Kudos to Comcast (CMCSA 2.68%), and congratulations to shareholders. The company handily topped its fiscal 2021 first-quarter revenue and earnings estimates of $26.7 billion and $0.59 per share, respectively, reporting sales of $27.2 billion and a per-share profit of $0.76. And share prices jumped 4% in response to Thursday morning's news. The stock's still below its March peak, but it continues to justify its 75% run-up from last March's low.

There's more to this highly diversified media company than one quarter's top and bottom lines, of course. Here's a closer look at three Q1 data nuggets that speak volumes about where Comcast is going and why it remains a buy.

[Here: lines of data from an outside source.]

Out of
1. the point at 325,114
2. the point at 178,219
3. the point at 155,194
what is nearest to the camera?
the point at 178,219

1. $5.6 billion in broadband revenue

It's no secret that the cable television business is dying while the broadband (high-speed internet) market is growing. Comcast, however, is officially at the tipping point. Its first-quarter broadband revenue grew 12% to $5.6 billion, finally catching up with its challenged cable television business.

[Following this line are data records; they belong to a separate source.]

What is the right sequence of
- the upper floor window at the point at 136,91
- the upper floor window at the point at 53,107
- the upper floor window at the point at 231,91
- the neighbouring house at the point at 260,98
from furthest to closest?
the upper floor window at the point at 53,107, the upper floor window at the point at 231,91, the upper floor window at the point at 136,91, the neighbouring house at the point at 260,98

A hand holds up three fingers with a television in the background

Image source: Getty Images.

Comcast's cable service Xfinity lost another 491,000 cable customers last quarter, producing revenue of $5.62 billion, down slightly from the year-ago comp of $5.63 billion. Given both businesses' current trajectories, broadband will not only be bigger than cable TV a quarter from now, but it will then be Comcast's single biggest business segment.

That's not to suggest the company is simply going to give up altogether on cable television here -- it's still an important piece of the revenue mix. But in this light, the apparent disinterest in winning over and then retaining cable television customers certainly makes sense. High-speed internet is a considerably more profitable business than cable television is, and increasingly so.

2. 42 million Peacock signups

As of its latest headcount, Comcast says 42 million people have signed up for its nascent on-demand streaming service Peacock. That's up from 33 million a quarter earlier.

Comcast doesn't offer other key Peacock metrics in its quarterly reports, like revenue or EBITDA. It also doesn't disclose Peacock's engagement statistics, like the number of consumers regularly using the on-demand service, or how much they're watching when they do. Nevertheless, another 9 million people expressed some degree of new interest in Peacock over the course of the prior three months, with some prompted by access to new WWE programming and reruns of the hit sitcom The Office.

Macquarie Research's analysts expect Peacock's revenue to reach just a little less than $2 billion by 2024 when its user base is expected to reach just over 51 million people. Given the growth trend and the known fact that Peacock generated $118 million in revenue in 2020 just after launching mid-year though, Macquarie may be underestimating the ad-supported video streaming brand.

Stacked wooden blocks, in descending order from 3 to 2 to 1.

Image source: Getty Images.

3. Sky's revenue grows nearly 11%

Finally, many investors may not realize it, but Comcast also owns U.K.-based cable and broadband brand Sky. The division also licenses content and sells advertising, for the record, but these account for less than one-fifth of its total business.

It's no small side project either. At just a little less than $5 billion worth of revenue last quarter, Sky is one of the company's bigger divisions, easily topping its film revenue and at least matching its TV media business. Comcast drove a total of $27.2 billion worth of revenue last quarter, for perspective.

That's not the curious part, however. Most noteworthy about Sky's quarter is the year-over-year revenue growth of 10.6%, mostly driven by growth in the sheer number of customers on board. It's the third straight quarter Sky has produced year-over-year revenue growth.

Bottom line

There's more to the story, obviously. Wireless phone service, theme parks, and a major television network are part of the mix.

But there's not a whole lot more to the relevant story right now. The aforementioned businesses are either the company's biggest ones, or its most important growth engines, or a combination of both. Despite clear and present challenges on the traditional television front, Comcast is responding the right way in a big way.